Fascinating editorial from chess champion Gary Kasparov, about the relationship between humans and machines:

The AI crowd, too, was pleased with the result and the attention, but dismayed by the fact that Deep Blue was hardly what their predecessors had imagined decades earlier when they dreamed of creating a machine to defeat the world chess champion. Instead of a computer that thought and played chess like a human, with human creativity and intuition, they got one that played like a machine, systematically evaluating 200 million possible moves on the chess board per second and winning with brute number-crunching force. As Igor Aleksander, a British AI and neural networks pioneer, explained in his 2000 book, How to Build a Mind:

By the mid-1990s the number of people with some experience of using computers was many orders of magnitude greater than in the 1960s. In the Kasparov defeat they recognized that here was a great triumph for programmers, but not one that may compete with the human intelligence that helps us to lead our lives.
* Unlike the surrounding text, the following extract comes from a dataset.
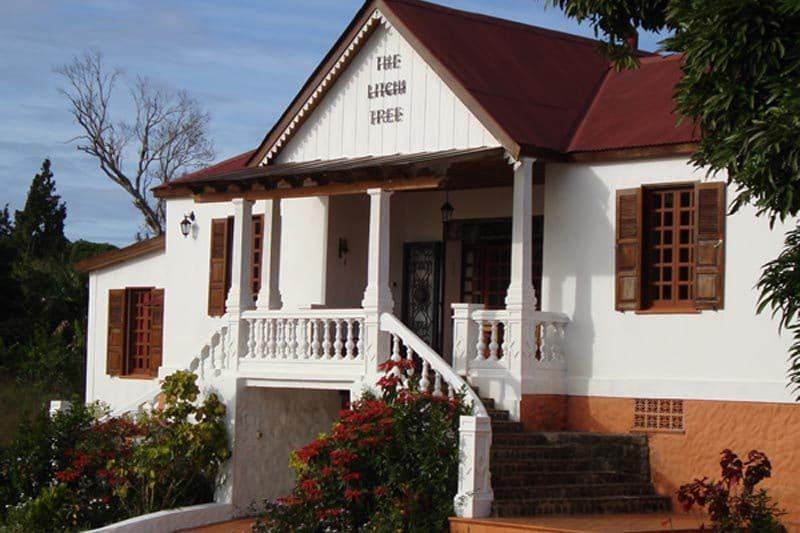 The litcho tree à Joffreville - Madagascar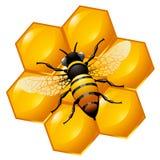 Abelha em uma parte do favo de mel ilustração stock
It was an impressive achievement, of course, and a human achievement by the members of the IBM team, but Deep Blue was only intelligent the way your programmable alarm clock is intelligent. Not that losing to a $10 million alarm clock made me feel any better.

He continues to describe playing games with humans aided by computers, and how it made the game even more dependent upon creativity:

Having a computer program available during play was as disturbing as it was exciting. And being able to access a database of a few million games meant that we didn’t have to strain our memories nearly as much in the opening, whose possibilities have been thoroughly catalogued over the years. But since we both had equal access to the same database, the advantage still came down to creating a new idea at some point.

Or some of the other effects:

Having a computer partner also meant never having to worry about making a tactical blunder. The computer could project the consequences of each move we considered, pointing out possible outcomes and countermoves we might otherwise have missed. With that taken care of for us, we could concentrate on strategic planning instead of spending so much time on calculations. Human creativity was even more paramount under these conditions. Despite access to the “best of both worlds,” my games with Topalov were far from perfect. We were playing on the clock and had little time to consult with our silicon assistants. Still, the results were notable. A month earlier I had defeated the Bulgarian in a match of “regular” rapid chess 4–0. Our advanced chess match ended in a 3–3 draw. My advantage in calculating tactics had been nullified by the machine.

The final reinforces that I’d heard others describe Kasparov’s play as machine-like in the past (in a sense, this is verification or even quantification of that idea). It also includes some interesting comments on numerical scale:

The number of legal chess positions is 1040, the number of different possible games, 10120. Authors have attempted various ways to convey this immensity, usually based on one of the few fields to regularly employ such exponents, astronomy. In his book Chess Metaphors, Diego Rasskin-Gutman points out that a player looking eight moves ahead is already presented with as many possible games as there are stars in the galaxy. Another staple, a variation of which is also used by Rasskin-Gutman, is to say there are more possible chess games than the number of atoms in the universe. All of these comparisons impress upon the casual observer why brute-force computer calculation can’t solve this ancient board game. They are also handy, and I am not above doing this myself, for impressing people with how complicated chess is, if only in a largely irrelevant mathematical way.

And one last statement:

Our best minds have gone into financial engineering instead of real engineering, with catastrophic results for both sectors.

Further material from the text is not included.